§ **GIVEN RECORDS**
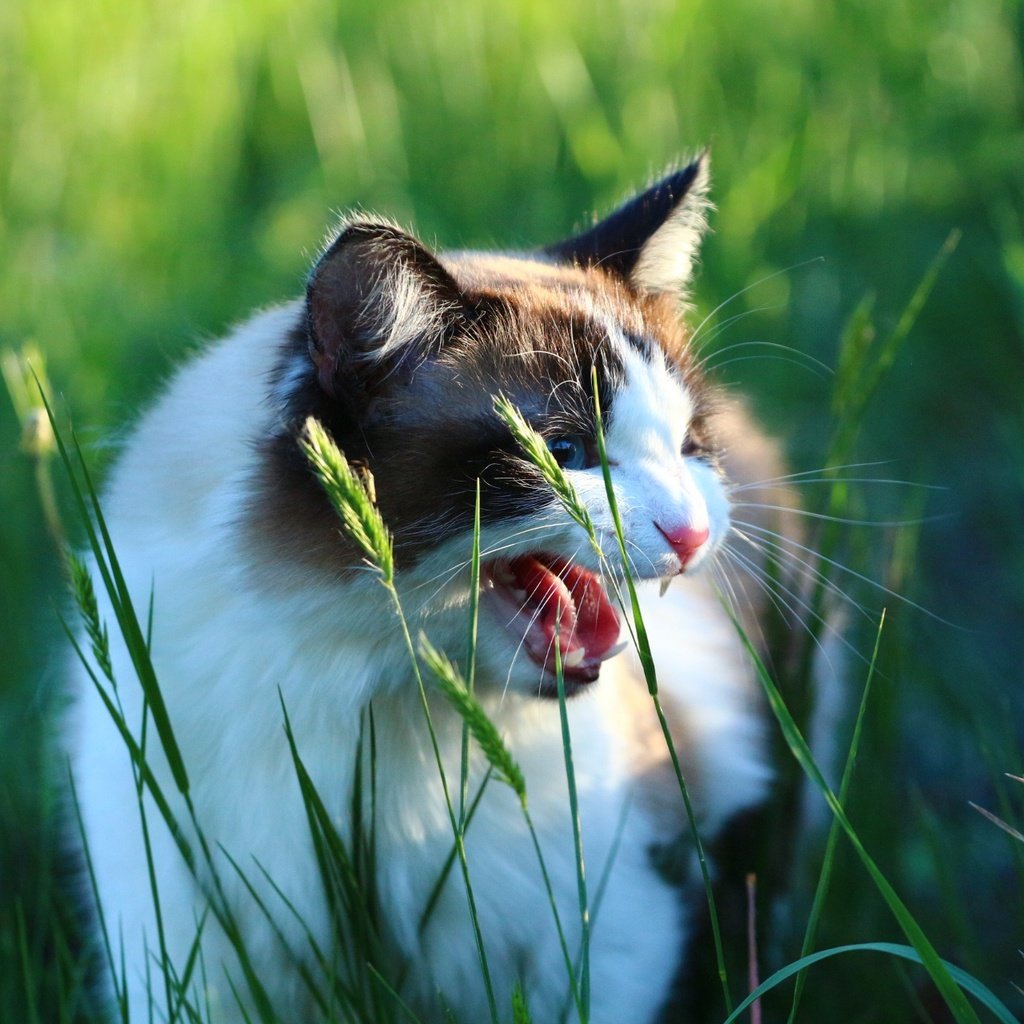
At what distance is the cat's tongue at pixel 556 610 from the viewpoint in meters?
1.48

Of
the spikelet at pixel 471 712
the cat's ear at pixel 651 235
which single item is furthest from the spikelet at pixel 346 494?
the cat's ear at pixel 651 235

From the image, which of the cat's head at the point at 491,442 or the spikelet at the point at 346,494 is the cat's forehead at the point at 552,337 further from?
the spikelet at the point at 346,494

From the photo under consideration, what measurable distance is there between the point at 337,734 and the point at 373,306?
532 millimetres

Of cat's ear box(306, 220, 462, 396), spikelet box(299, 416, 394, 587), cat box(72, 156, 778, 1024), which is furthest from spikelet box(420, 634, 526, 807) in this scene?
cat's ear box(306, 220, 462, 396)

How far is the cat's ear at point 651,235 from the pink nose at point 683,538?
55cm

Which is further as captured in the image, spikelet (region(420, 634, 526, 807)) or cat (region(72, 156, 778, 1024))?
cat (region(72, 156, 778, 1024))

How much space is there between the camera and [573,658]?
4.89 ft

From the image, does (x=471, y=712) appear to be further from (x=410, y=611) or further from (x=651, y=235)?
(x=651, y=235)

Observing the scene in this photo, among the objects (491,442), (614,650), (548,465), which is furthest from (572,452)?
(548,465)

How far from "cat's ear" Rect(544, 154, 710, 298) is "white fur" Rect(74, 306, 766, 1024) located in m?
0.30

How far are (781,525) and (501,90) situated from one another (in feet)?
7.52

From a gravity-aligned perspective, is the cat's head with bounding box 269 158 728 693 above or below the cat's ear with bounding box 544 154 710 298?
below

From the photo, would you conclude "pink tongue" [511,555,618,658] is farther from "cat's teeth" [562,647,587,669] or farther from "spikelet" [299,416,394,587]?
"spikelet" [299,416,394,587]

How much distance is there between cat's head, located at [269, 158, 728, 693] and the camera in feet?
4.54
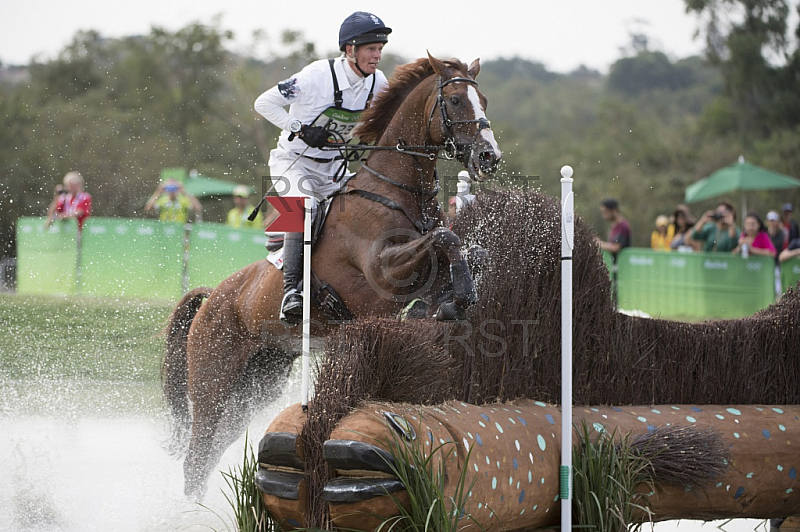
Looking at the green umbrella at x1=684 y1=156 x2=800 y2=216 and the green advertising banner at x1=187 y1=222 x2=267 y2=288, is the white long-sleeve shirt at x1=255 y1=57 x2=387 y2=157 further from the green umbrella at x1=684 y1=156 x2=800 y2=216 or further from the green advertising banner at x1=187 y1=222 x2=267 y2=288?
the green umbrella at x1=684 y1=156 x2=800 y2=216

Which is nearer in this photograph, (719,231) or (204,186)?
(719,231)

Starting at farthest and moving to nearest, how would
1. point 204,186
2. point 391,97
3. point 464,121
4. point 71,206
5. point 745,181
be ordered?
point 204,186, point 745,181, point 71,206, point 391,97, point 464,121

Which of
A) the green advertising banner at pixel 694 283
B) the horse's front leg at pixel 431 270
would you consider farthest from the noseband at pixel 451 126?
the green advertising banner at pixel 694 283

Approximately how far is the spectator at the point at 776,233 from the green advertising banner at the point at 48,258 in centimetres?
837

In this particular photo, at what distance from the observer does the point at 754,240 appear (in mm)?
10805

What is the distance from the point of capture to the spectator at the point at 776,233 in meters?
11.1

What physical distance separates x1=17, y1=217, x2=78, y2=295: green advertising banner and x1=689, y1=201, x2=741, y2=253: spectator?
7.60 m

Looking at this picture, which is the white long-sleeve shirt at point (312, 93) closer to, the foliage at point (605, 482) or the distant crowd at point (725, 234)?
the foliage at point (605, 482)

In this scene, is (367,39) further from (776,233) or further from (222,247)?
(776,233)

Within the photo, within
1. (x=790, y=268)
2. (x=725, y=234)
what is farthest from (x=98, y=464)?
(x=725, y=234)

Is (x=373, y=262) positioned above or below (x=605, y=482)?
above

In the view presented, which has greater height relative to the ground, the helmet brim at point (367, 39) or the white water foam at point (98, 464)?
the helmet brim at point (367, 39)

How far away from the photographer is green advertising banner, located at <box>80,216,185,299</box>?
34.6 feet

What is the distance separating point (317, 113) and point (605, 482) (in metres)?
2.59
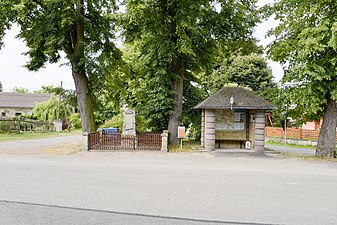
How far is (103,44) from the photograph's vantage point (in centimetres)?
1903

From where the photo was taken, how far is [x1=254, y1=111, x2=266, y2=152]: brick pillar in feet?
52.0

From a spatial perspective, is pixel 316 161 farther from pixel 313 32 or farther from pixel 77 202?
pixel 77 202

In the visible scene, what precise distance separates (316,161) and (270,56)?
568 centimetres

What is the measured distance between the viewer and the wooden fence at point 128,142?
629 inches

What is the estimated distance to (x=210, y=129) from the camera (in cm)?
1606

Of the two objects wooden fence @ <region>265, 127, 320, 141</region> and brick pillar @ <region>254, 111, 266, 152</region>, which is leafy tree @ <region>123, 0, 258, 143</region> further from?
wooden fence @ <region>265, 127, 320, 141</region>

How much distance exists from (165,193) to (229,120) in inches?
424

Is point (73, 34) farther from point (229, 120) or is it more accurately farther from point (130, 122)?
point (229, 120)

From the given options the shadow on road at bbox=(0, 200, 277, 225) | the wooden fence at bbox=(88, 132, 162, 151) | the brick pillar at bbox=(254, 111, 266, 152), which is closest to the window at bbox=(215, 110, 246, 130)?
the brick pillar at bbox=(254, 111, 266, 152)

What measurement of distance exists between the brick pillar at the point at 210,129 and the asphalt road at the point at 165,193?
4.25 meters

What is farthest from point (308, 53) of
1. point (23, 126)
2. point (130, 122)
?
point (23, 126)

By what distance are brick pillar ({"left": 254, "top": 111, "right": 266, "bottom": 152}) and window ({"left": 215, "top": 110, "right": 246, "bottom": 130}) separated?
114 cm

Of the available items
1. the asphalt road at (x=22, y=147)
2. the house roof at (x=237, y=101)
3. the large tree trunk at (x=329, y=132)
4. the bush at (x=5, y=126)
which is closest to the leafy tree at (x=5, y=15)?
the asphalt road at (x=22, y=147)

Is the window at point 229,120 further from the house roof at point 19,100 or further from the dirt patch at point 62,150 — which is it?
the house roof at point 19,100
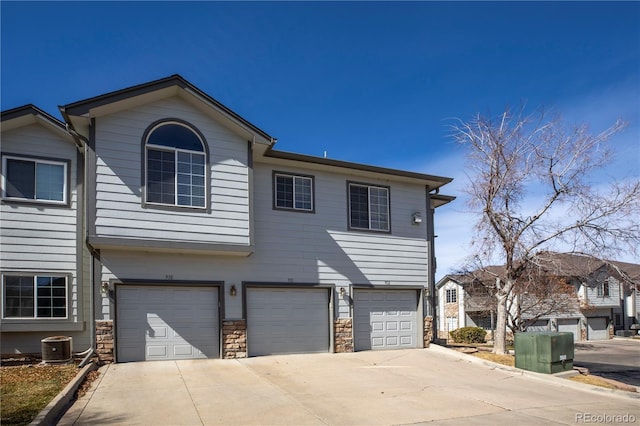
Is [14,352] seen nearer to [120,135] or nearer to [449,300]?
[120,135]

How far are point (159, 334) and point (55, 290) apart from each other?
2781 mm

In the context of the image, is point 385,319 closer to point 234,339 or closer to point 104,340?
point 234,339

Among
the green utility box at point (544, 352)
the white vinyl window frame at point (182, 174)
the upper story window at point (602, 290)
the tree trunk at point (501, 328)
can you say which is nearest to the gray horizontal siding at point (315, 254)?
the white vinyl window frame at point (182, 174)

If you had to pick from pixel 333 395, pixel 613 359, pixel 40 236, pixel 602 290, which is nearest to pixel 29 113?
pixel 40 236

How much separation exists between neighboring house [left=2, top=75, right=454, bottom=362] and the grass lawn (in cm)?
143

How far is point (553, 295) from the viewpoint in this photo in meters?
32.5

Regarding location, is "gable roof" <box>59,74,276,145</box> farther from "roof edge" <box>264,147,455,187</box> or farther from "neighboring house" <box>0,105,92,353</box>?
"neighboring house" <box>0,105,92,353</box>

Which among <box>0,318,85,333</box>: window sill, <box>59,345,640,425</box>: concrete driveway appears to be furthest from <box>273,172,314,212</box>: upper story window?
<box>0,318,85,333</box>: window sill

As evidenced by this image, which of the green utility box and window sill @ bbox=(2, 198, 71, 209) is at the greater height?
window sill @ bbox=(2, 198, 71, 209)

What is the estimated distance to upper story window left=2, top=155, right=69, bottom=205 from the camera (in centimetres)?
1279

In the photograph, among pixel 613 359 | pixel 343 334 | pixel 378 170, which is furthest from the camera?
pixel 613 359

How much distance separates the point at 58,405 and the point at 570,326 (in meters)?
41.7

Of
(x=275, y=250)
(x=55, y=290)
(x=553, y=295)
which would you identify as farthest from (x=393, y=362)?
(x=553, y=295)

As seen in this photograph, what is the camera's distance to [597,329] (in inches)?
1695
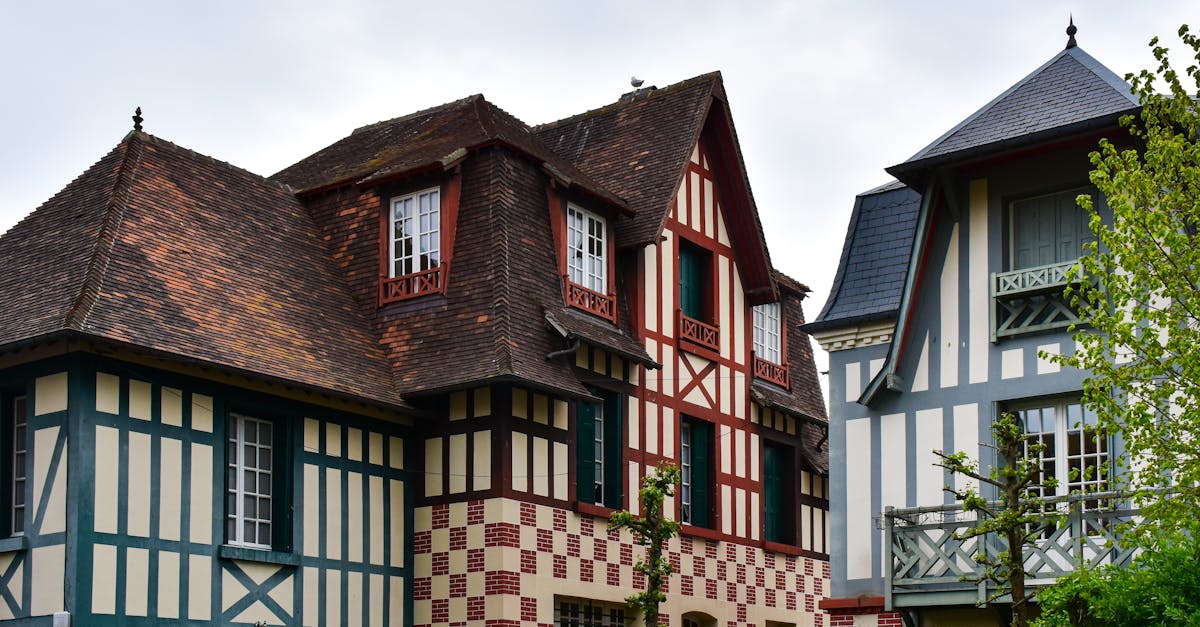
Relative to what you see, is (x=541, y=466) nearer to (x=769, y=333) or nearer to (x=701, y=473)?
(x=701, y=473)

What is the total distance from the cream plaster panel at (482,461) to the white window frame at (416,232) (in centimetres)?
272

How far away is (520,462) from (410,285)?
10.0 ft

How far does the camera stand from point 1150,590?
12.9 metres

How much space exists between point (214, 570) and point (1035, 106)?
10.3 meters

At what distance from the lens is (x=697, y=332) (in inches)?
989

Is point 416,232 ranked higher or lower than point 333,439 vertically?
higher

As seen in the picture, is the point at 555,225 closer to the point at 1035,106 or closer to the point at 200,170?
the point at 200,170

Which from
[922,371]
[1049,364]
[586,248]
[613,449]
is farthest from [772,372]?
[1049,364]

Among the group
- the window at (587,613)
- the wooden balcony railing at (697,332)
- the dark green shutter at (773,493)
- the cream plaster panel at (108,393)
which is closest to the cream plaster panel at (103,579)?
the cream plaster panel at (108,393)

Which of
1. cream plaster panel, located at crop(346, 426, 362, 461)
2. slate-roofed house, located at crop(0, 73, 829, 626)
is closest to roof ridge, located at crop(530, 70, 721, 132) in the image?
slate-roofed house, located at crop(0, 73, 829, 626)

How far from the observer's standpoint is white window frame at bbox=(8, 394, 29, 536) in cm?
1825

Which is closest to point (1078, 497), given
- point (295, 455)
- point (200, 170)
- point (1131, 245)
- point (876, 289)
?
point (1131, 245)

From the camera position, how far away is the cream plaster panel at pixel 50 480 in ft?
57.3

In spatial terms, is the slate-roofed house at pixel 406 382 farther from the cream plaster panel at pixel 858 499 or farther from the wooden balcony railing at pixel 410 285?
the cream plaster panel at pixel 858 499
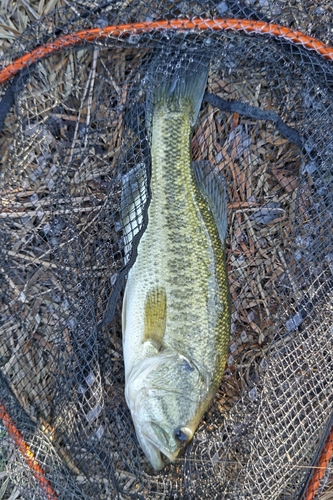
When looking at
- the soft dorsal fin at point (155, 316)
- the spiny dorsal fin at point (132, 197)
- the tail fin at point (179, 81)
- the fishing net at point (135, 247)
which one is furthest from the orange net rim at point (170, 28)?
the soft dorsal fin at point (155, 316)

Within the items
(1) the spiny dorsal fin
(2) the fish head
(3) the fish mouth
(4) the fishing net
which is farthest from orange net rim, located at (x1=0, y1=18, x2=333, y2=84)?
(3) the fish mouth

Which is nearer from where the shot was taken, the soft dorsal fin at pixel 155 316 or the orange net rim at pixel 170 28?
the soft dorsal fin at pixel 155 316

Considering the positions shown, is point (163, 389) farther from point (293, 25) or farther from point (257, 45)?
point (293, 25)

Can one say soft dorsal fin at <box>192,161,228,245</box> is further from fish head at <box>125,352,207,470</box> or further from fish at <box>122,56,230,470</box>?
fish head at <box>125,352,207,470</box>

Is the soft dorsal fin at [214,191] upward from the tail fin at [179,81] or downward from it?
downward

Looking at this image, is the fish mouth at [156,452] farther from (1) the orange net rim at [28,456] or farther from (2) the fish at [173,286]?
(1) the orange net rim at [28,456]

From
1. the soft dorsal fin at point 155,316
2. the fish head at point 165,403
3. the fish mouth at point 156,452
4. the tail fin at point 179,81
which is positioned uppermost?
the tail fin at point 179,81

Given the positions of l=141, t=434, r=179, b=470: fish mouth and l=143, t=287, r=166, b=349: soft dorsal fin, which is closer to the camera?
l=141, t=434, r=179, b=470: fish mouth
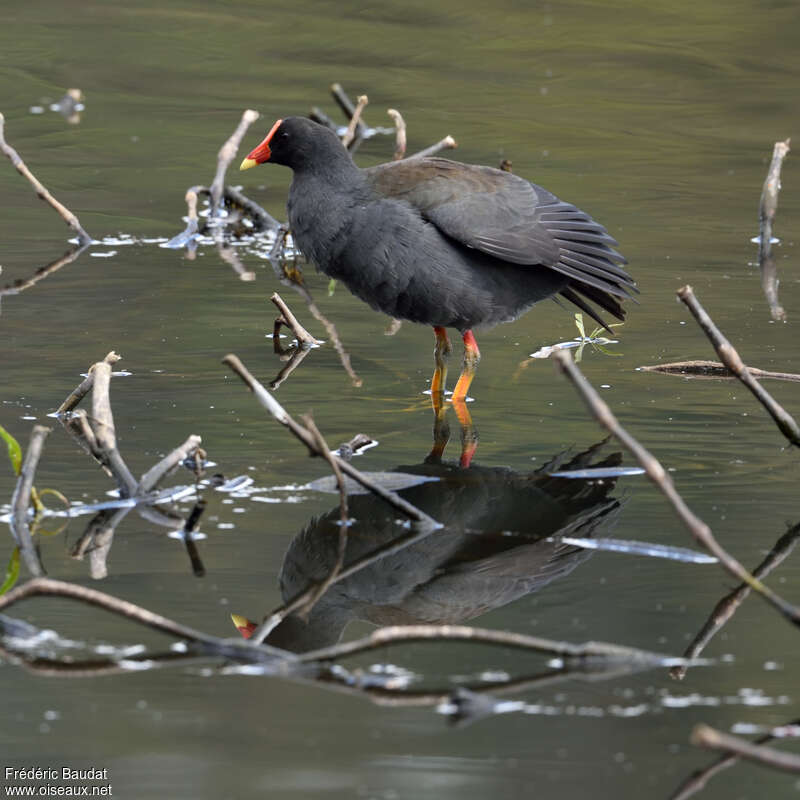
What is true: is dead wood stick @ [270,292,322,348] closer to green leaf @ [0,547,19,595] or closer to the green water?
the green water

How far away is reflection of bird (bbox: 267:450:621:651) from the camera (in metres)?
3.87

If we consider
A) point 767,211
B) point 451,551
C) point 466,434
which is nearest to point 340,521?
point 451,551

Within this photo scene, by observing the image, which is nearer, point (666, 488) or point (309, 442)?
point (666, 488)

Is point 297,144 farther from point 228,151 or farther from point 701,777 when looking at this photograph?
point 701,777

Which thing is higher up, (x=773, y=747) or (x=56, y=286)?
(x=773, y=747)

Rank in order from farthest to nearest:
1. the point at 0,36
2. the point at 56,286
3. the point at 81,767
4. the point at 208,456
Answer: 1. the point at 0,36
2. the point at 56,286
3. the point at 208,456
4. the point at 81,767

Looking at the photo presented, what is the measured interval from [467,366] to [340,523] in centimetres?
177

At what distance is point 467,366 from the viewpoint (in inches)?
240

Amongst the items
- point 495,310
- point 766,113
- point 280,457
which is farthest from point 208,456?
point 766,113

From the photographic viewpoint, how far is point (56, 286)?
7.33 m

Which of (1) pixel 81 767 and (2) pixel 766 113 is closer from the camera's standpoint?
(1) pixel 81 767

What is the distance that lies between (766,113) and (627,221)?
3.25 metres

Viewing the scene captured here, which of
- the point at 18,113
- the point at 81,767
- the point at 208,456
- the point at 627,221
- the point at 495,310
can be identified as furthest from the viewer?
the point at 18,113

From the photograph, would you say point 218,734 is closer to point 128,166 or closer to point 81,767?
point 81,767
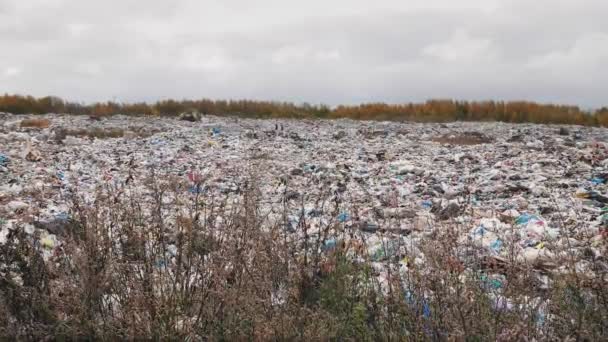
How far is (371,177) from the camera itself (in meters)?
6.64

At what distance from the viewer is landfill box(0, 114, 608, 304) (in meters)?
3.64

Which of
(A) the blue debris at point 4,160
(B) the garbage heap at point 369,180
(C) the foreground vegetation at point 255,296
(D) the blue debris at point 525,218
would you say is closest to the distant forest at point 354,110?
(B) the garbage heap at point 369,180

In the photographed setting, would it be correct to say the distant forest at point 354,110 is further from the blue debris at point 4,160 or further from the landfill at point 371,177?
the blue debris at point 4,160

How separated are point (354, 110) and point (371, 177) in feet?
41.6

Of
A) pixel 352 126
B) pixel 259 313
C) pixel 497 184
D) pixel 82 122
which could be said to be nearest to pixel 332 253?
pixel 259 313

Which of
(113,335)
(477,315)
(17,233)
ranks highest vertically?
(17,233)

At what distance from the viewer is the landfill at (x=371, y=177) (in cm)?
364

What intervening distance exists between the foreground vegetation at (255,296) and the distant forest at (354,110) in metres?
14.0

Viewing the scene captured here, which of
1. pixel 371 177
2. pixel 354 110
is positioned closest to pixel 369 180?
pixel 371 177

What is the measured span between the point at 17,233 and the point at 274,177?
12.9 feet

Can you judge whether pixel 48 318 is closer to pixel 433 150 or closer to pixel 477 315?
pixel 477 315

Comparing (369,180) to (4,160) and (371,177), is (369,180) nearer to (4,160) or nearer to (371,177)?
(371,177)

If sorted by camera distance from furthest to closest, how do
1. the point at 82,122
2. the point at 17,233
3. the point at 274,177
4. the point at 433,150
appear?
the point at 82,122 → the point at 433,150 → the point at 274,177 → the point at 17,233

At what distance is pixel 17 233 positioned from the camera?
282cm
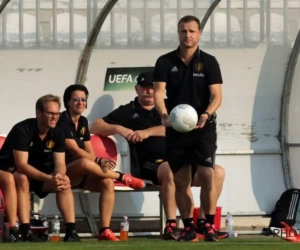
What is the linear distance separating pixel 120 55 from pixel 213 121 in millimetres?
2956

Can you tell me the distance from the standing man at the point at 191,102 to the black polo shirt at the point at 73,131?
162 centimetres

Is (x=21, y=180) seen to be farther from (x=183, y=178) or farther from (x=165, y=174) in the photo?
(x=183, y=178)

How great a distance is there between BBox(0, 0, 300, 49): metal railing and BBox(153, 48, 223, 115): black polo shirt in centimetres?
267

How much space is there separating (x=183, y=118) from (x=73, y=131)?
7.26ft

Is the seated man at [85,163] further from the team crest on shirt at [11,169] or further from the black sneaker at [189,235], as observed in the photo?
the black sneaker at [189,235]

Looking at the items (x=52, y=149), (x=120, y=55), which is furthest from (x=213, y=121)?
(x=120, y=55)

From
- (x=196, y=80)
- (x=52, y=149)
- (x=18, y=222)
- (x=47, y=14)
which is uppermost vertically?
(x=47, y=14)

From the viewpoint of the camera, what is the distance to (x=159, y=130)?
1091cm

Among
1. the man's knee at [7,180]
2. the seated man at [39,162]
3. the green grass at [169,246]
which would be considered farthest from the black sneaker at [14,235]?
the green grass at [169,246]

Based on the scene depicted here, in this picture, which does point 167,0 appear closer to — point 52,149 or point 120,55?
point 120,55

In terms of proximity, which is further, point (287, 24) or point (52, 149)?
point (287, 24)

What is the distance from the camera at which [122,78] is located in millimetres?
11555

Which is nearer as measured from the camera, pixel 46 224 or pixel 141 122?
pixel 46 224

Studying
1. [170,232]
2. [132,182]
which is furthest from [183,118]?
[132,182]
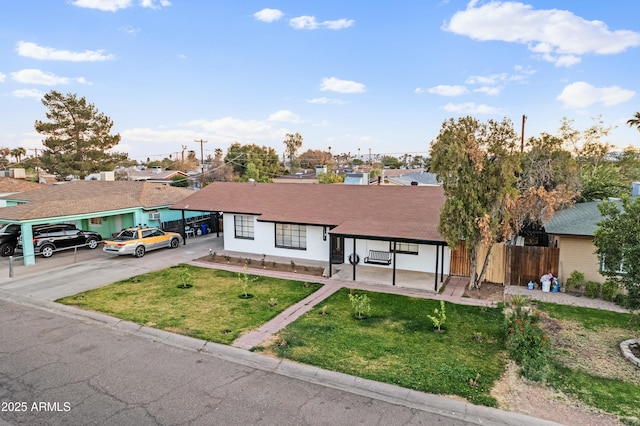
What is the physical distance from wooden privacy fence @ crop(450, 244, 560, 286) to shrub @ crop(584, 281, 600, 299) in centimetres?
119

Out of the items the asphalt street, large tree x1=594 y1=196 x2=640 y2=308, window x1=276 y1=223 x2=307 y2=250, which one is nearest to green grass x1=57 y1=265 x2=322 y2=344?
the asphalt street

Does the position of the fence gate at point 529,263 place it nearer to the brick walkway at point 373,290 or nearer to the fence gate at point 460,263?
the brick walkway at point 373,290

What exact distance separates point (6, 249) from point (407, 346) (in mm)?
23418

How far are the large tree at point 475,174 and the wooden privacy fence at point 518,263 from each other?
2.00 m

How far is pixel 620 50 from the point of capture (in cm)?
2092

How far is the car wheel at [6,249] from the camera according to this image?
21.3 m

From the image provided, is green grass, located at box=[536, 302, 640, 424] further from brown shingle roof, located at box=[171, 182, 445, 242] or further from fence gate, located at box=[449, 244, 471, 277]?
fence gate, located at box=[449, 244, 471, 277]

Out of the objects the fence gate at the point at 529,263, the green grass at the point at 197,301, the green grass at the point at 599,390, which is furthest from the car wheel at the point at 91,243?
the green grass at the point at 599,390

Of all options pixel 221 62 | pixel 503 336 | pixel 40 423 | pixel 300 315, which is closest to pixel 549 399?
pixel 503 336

§ **WORK TO BE COMPLETED**
Write out exactly, and nothing more than, the lines of the entries above from the line containing "Which is nearer as" through the final line; omit any pictures.

§ **FULL SOLUTION**
Which is nearer as measured from the camera, pixel 46 224 or pixel 141 122?
pixel 46 224

Studying
1. [170,232]
2. [132,182]
which is furthest from [183,118]?
[132,182]
What is the physical distance from wooden privacy fence @ crop(450, 244, 560, 286) to shrub @ crop(584, 281, 600, 299) in centimetres?
119

Out of the items the asphalt street, large tree x1=594 y1=196 x2=640 y2=308, window x1=276 y1=223 x2=307 y2=250, which one is nearest to green grass x1=57 y1=265 x2=322 y2=344?
the asphalt street

Does the position of the fence gate at point 529,263 place it nearer to the brick walkway at point 373,290 or nearer to the fence gate at point 460,263?
the brick walkway at point 373,290

What exact distance separates point (6, 249) from point (407, 346) (in mm)?
23418

How far are the large tree at point 475,174 and the wooden privacy fence at point 518,263 from each other?
2.00 m

How far is pixel 620 50 from the point of capture (in cm)?
2092

How far is the car wheel at [6,249] from the camera according to this image?
21.3 m

From the image provided, is green grass, located at box=[536, 302, 640, 424] further from brown shingle roof, located at box=[171, 182, 445, 242] or further from fence gate, located at box=[449, 244, 471, 277]?
fence gate, located at box=[449, 244, 471, 277]

Out of the objects the fence gate at the point at 529,263, the green grass at the point at 197,301, the green grass at the point at 599,390, which is furthest from the car wheel at the point at 91,243?
the green grass at the point at 599,390

Of all options pixel 221 62 | pixel 503 336 | pixel 40 423 | pixel 300 315, which is closest to pixel 549 399?
pixel 503 336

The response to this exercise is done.